“Vários estudos no Brasil dizem que de 70 a 80 por cento das mulheres que tiveram seus filhos por uma cesárea queriam um parto normal no começo da gravidez. Ou seja, algo acontece ao longo da gestação que determina esse tipo de fechamento”. Esse foi o ponto de partida para Heloísa de Oliveira Salgado, que em sua dissertação de mestrado “A experiência da cesárea indesejada: perspectivas das mulheres sobre decisões e suas implicações no parto e nascimento”, tratou do processo que leva a uma cesárea e as consequências dessa imposição no pós-parto. Além disso, ela também buscou descrever o conceito de cesárea indesejada, já que, na comunidade científica, essa expressão não é muito comum. “Esse era um termo que era corriqueiramente utilizado nas mídias sociais, quando se usava mais cesárea desnecessária, para se referir à mulher que sofreu o procedimento sem uma indicaçao clara”, explica.
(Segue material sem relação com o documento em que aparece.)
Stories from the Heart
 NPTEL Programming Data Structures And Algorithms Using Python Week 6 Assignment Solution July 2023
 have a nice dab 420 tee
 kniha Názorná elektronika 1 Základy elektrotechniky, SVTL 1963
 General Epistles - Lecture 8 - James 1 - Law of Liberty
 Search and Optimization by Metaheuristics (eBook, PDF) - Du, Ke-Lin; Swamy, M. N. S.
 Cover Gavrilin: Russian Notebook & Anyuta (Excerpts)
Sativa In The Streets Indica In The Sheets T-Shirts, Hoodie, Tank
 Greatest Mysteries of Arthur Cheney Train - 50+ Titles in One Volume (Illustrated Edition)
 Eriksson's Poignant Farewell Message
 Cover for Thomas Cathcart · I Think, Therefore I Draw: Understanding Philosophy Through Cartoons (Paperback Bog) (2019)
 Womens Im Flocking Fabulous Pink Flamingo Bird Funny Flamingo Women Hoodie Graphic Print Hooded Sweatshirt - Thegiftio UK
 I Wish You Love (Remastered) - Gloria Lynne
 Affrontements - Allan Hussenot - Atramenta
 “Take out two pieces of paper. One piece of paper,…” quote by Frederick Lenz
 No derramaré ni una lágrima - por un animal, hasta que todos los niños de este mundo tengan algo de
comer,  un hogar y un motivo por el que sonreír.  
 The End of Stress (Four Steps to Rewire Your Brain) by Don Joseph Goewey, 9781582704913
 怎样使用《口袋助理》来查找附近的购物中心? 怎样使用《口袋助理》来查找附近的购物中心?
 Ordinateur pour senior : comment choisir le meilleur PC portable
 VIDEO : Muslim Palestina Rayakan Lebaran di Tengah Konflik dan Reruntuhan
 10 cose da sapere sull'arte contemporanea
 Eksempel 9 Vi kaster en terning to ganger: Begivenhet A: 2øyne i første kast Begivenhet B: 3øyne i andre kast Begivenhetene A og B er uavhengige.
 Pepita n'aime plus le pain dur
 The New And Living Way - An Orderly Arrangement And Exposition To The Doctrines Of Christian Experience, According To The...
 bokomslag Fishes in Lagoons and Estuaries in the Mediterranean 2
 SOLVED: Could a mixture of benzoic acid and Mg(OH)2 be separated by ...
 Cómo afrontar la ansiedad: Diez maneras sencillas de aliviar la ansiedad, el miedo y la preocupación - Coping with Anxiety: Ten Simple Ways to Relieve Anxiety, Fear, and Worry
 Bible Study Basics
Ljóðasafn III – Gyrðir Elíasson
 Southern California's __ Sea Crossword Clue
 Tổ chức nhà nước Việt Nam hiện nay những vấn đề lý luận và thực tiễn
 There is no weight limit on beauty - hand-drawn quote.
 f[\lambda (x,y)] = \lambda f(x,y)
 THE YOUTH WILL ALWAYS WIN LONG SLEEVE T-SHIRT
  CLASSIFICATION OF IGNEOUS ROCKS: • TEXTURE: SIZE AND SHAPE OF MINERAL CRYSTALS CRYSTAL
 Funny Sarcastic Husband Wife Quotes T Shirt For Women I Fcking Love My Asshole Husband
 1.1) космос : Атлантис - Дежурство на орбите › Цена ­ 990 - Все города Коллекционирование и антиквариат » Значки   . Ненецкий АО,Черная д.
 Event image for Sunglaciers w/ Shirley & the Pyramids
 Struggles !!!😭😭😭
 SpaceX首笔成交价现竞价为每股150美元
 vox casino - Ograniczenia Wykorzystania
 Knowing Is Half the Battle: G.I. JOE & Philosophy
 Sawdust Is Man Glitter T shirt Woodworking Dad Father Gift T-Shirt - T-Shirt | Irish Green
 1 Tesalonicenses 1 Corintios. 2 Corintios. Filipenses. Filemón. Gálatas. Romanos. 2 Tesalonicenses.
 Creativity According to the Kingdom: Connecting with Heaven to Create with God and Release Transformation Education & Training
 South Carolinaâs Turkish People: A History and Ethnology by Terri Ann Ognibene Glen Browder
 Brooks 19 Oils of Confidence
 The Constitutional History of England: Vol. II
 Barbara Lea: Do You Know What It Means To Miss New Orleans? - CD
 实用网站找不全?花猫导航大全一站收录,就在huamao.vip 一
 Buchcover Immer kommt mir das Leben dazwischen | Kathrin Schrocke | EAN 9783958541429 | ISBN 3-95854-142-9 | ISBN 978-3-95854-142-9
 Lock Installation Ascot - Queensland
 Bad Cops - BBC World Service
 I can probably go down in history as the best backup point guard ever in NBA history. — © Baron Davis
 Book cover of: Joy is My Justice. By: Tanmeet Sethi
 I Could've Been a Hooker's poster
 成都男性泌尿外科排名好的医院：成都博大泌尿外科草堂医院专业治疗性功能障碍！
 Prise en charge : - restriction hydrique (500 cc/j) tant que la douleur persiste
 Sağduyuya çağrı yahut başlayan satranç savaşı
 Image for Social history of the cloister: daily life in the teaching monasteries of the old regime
Atráves das mídias sociais, em comunidades e grupos de discussão online, Heloísa encontrou diversas mulheres que não haviam tido o parto da forma como desejaram inicialmente e estavam dispostas a compartilhar suas histórias de maneira bastante detalhada. A partir desses depoimentos, Heloísa constatou a presença do que é chamado de violência obstétrica, durante todo o processo do pré-natal, parto e pós-parto. “Violência obstétrica é a violência institucional que a paciente sofre durante a atenção ao parto. Muitas das mães dizem ter sofrido desde negligência até violência física”, explica.
A cesárea indesejada vai além da decepção pelo parto normal que não ocorreu, envolve também o desrespeito aos direitos e desejos da mulher (fonte: Arquivo Pessoal)
Dentre todas as violências físicas relatadas por essas mães, a pesquisadora enumera as três mais frequentes e, por isso, mais relevantes. São elas: a mulher estar com as mãos amarradas quando tem o primeiro contato com seu bebê; ficar sozinha, abandonada no pós-parto imediato, em total desrespeito à Lei do Acompanhante e, por fim, ser sedada no pós-parto, muitas vezes sem ao menos o comunicado de tal intervenção. Acrescentadas ao fato de uma césarea indesejada, todas essas formas de violência obstétrica levam a consequências emocionais diretas após o nascimento, que são, muitas vezes, agravadas pela falta de compreensão da sociedade. “Essas mulheres sentem que não estão autorizadas a sentir essa tristeza, já que sua família, rede de amigos e profissionais que as acompanham questionam o motivo de sentimento, já que elas e o bebê estão bem e saudáveis”, explica Heloísa.
Muitas das mulheres contam que conseguiram superar a frustração e o “luto” pelo parto normal que não ocorreu quando tiveram um parto normal em uma gestação seguinte ou ajudando outras mulheres a se informar. “É interessante também que a maioria das mulheres que eu entrevistei amamentaram prolongadadamente. Uma delas inclusive disse que decidiu procurar o apoio e a informação necessária para a amamentação como forma de se vingar da forma do parto que ela desejava, mas não teve”, aponta a pesquisadora.
Para Heloisa, o que fica é o olhar de como a assistência à mulher está organizada, de acordo com as necessidades da instituição e dos profissionais, e não da mãe e do bebê. Ela enfatiza também a necessidade de combater a violência obstétrica, que um quarto das mulheres dizem ter sofrido. “A assistência precisa ser segura, para que as mulheres tenham uma experiência de parto boa, satisfatória e saudável, e não que elas saiam dessa experiência traumatizadas e inseguras. Essa experiência ruim acaba resultando em outras experiências ruins, com as consequências no pós-parto”.